== SUPPLIED DATA ==
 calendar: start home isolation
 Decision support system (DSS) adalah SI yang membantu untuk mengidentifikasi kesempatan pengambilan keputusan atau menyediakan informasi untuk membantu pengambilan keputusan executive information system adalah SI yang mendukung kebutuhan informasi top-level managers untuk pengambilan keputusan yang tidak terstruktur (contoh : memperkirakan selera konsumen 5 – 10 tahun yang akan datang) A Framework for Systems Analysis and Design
==
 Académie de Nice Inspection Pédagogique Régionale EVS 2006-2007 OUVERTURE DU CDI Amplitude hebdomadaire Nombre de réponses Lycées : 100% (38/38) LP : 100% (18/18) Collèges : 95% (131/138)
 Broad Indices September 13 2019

== ACTIVITY ==
Looking at the entries above, can you reproduce exactly the lines from the one that holds "Académie de Nice" through the one that holds "Broad Indices September 13 2019", and only those?

== ANSWER BELOW ==
 Académie de Nice Inspection Pédagogique Régionale EVS 2006-2007 OUVERTURE DU CDI Amplitude hebdomadaire Nombre de réponses Lycées : 100% (38/38) LP : 100% (18/18) Collèges : 95% (131/138)
 Broad Indices September 13 2019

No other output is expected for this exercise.